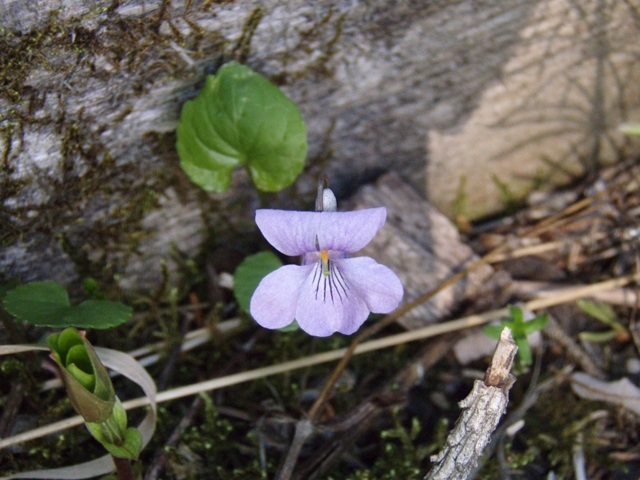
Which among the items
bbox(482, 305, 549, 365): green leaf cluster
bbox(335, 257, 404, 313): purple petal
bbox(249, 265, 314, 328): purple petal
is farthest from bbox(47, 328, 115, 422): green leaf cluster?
bbox(482, 305, 549, 365): green leaf cluster

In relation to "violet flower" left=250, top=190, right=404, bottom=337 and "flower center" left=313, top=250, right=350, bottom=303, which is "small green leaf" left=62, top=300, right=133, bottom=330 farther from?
"flower center" left=313, top=250, right=350, bottom=303

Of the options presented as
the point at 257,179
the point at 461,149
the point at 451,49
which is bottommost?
the point at 461,149

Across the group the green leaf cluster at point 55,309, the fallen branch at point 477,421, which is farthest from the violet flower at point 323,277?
the green leaf cluster at point 55,309

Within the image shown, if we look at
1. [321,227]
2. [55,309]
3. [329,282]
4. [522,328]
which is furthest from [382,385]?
[55,309]

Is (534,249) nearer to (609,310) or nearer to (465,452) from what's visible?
(609,310)

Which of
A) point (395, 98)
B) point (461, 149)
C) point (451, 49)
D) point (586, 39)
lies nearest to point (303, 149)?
point (395, 98)

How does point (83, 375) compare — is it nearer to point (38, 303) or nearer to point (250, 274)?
point (38, 303)
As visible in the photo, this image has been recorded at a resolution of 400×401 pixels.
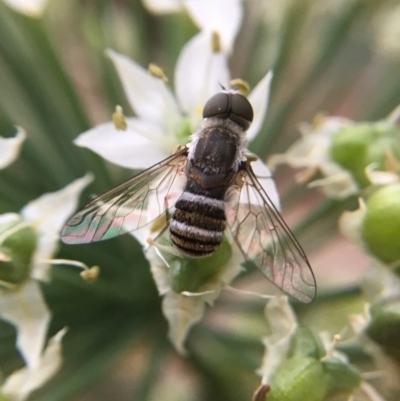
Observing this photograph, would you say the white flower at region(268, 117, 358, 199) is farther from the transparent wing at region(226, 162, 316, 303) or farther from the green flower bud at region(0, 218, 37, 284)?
the green flower bud at region(0, 218, 37, 284)

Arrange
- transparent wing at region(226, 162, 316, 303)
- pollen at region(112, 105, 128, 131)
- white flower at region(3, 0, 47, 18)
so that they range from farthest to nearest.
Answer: white flower at region(3, 0, 47, 18), pollen at region(112, 105, 128, 131), transparent wing at region(226, 162, 316, 303)

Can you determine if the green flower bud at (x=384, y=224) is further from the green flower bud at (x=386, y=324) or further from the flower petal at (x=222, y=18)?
the flower petal at (x=222, y=18)

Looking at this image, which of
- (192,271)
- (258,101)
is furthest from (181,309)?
(258,101)

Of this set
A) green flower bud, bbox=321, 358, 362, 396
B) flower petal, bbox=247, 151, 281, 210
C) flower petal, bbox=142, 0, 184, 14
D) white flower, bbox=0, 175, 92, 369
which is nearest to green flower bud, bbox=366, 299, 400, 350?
green flower bud, bbox=321, 358, 362, 396

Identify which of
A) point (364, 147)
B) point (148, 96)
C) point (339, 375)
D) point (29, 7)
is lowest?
point (339, 375)

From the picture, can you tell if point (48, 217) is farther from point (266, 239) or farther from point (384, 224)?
point (384, 224)

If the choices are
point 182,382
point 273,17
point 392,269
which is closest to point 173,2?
point 273,17

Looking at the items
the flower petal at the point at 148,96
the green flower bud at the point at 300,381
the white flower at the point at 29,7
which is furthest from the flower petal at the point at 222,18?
the green flower bud at the point at 300,381
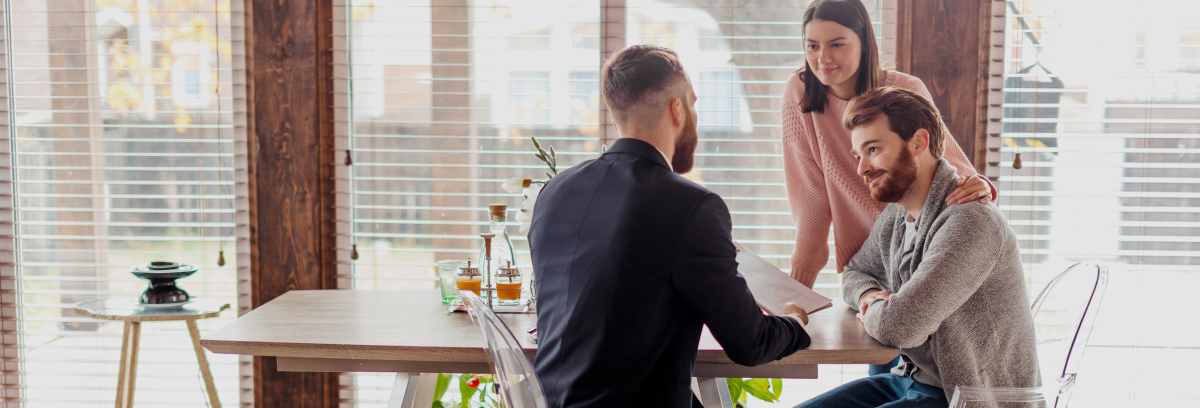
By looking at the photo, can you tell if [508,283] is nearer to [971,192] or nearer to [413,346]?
[413,346]

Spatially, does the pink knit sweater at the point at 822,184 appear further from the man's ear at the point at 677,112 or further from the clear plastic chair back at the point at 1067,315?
the man's ear at the point at 677,112

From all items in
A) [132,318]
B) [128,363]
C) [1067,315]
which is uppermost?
[1067,315]

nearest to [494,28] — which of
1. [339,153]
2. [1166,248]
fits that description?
[339,153]

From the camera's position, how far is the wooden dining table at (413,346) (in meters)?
1.38

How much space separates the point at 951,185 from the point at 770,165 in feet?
3.12

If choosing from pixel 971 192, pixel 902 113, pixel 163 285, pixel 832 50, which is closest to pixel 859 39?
pixel 832 50

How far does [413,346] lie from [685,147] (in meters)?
0.69

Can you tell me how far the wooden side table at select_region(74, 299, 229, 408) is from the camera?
204 centimetres

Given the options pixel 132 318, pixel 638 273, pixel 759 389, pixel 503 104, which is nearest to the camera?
pixel 638 273

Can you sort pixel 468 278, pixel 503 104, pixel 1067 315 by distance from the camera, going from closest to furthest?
pixel 1067 315
pixel 468 278
pixel 503 104

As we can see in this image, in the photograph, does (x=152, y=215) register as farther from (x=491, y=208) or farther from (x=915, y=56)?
(x=915, y=56)

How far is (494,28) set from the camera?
7.56ft

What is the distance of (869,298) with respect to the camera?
1542mm

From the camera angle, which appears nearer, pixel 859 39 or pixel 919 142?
pixel 919 142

▶ EXERCISE DIRECTIONS: Every line from the one holding "Given the options" through the final line of the listing must be echoed exactly; leave out all other lines.

▶ FULL SOLUTION:
Given the options pixel 132 318, pixel 638 273, pixel 759 389, pixel 503 104, which is nearest to the camera?
pixel 638 273

Can you sort pixel 468 278, pixel 503 104, pixel 1067 315 by distance from the camera, going from closest to furthest?
pixel 1067 315
pixel 468 278
pixel 503 104

As we can see in this image, in the photograph, does (x=152, y=215) register as farther from (x=491, y=208) or farther from (x=915, y=56)?
(x=915, y=56)

How far is (494,28) set from the camera?
7.56ft

What is the distance of (869,298) with respect to the camera?
1542mm

From the camera angle, which appears nearer, pixel 859 39 or pixel 919 142?
pixel 919 142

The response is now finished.